A tasty beverage with a funny name. Moose Drool Brown Ale is the flagship product of the Big Sky Brewing company in Missoula, Montana, though if there were any justice in this world it'd be brewed from water drawn from a stream running through Saskatchewan's most interesting town. Any honest Moose Drool should, of course, emanate from a Moose Jaw. And then, perhaps, be bottled by a flying squirrel, to compete with Boris and Natasha's Russian Imperial (oops I mean Socialist Comrades) Stout.

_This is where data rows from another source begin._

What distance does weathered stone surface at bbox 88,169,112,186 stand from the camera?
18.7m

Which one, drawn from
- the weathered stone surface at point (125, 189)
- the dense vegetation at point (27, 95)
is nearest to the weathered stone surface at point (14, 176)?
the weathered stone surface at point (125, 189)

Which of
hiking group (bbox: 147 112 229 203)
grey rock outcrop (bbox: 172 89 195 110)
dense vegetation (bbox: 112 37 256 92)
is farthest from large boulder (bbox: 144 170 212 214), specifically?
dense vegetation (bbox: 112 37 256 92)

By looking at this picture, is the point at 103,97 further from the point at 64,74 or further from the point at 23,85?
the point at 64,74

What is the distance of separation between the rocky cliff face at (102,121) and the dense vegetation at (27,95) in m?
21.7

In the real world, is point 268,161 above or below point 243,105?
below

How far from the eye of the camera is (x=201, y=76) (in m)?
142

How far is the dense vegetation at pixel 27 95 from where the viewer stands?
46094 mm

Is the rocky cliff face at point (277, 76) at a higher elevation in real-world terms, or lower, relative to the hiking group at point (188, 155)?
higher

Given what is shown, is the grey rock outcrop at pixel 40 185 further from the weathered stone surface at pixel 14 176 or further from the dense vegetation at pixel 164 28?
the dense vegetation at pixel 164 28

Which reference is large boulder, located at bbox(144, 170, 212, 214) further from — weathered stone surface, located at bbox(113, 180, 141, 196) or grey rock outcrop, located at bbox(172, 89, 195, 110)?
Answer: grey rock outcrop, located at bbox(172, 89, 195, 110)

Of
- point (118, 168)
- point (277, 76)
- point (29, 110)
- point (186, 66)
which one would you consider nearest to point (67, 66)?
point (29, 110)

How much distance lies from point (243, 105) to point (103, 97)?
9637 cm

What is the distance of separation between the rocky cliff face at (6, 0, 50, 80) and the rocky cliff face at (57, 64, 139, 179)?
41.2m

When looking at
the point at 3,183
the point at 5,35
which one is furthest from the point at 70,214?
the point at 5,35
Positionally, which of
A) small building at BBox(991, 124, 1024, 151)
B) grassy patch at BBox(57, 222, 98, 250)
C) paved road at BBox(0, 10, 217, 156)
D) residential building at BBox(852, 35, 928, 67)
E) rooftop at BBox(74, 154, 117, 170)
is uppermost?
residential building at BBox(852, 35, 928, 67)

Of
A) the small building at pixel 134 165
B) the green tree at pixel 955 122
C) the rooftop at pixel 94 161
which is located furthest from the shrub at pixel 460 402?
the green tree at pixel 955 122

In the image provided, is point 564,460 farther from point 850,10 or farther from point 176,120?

The beer in question is quite dark, with a fuller, more complex flavor than you'd find in a Newcastle. It's quite toasty and only moderately hoppy. The smell of the stuff reminds me of an odd blend of pipe tobacco my father smoked back in the 1980's. Ubiquitous in Montana, Moose Drool can also be found throughout much of the western United States, albeit more sparsely. You probably won't be able to buy it in the East, though, since the killjoys who own the trademark to Moosehead (a far lesser brew, IMO, and one which no one in their right mind would confuse with Moose Drool) sicced their lawyers on the ambitious Montanans. If that's not a decent argument against Intellectual Property, I don't know what is!
Moose Drool is available on tap principally in Montana, and more widely in six-packs of brown bottles. Unlike Newcastle, Moose Drool has no noticeable drop in quality between the draft and bottled products. The label features a watercolor painting of a bull moose standing in shallow water, munching on water lilies and expectorating copiously.
Big Sky Brewing produces a variety of other beers, each with a zoological name and a similarly styled painting on the label. Basically, it's the same shtick that worked for O'Reilly - though the two companies' bestiaries differ, each's most visible mascot is a curmudgeonly ungulate.